Verification involves testing in the lab while validation requires testing on patients, he added. In both cases, certain standards must be followed.

“Then we need to gain regulatory approval, we go to the regulators and ask whether they are fine with us bringing this to the market,” Volckaerts said. “And they are evaluating the design file, from the first phase to the last and checking whether indeed we are complying to all the standards they are expecting us to.”

With proper protocols implants are safe.

I was relieved to hear that the safety and performance of the device is prioritized.

Only when every phase the product goes through is carefully analysed and approved can the product be released on the market. From the user needs to the design input, process and output, as well as the final medical device, all the steps are reviewed, verified and validated as they all influence each other. These are standard processes implants go through to ensure maximum safety and performances on a high level.

“Everything that counts to me is, again, the customer,” Volckaerts said.
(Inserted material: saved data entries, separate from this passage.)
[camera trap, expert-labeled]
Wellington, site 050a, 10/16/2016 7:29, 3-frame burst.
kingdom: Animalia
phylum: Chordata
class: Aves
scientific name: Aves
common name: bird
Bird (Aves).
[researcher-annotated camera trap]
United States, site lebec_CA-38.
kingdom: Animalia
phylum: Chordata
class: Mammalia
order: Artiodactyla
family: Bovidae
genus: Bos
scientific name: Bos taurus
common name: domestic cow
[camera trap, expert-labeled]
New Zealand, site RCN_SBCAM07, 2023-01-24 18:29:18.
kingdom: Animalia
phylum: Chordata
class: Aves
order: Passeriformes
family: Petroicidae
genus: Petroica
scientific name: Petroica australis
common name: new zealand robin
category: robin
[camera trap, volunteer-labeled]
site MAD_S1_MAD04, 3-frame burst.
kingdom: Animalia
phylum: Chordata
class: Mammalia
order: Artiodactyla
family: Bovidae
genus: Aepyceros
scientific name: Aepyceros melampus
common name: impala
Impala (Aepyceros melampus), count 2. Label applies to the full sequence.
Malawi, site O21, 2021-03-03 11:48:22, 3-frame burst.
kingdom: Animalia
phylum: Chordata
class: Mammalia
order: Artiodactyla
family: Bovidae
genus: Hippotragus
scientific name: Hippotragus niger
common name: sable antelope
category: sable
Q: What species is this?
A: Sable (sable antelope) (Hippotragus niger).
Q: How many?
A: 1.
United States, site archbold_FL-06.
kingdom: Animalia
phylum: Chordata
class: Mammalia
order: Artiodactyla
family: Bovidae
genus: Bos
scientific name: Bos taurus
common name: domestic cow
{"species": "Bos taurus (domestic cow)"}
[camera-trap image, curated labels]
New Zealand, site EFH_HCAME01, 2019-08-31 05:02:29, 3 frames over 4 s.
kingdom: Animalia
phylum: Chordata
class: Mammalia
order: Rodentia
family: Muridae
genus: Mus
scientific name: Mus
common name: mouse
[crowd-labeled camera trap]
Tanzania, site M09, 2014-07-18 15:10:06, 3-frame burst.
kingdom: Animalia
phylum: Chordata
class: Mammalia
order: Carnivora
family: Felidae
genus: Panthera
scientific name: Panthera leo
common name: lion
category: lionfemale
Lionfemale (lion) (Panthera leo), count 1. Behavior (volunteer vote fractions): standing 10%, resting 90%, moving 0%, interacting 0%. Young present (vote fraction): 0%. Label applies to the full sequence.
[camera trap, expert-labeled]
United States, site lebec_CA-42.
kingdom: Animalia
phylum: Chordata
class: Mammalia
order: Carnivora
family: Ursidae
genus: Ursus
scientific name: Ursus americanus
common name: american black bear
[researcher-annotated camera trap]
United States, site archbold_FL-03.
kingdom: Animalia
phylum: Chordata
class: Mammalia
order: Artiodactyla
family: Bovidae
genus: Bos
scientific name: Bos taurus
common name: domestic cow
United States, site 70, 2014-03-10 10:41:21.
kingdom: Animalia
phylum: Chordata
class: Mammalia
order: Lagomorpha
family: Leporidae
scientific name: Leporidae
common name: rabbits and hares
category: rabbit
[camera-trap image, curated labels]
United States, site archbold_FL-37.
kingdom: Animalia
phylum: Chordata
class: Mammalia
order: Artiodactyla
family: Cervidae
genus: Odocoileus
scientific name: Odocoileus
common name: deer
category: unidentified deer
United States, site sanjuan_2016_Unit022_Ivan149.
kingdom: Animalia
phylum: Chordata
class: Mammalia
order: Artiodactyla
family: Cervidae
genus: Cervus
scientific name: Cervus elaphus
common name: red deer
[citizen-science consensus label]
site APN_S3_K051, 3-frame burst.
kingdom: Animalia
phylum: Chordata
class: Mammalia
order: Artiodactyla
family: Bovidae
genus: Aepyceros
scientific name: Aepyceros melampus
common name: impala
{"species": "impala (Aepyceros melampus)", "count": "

Hearing this process from someone dedicated to developing a safe and life-improving device satisfied my doubts about implants. They’re complex devices, able to improve or lower our quality of life. Despite some frightening cases, there are still people like me, whose implants have led to an improved and healthy life with no complications.

As they are meant to.

Three questions to consider:

  1. Why would a medical device maker rush a project to market when safety has not been proven?
  2. How can a patient know if a medical device is safe before agreeing to have it implanted?
  3. What steps can be taken to make medical devices safer?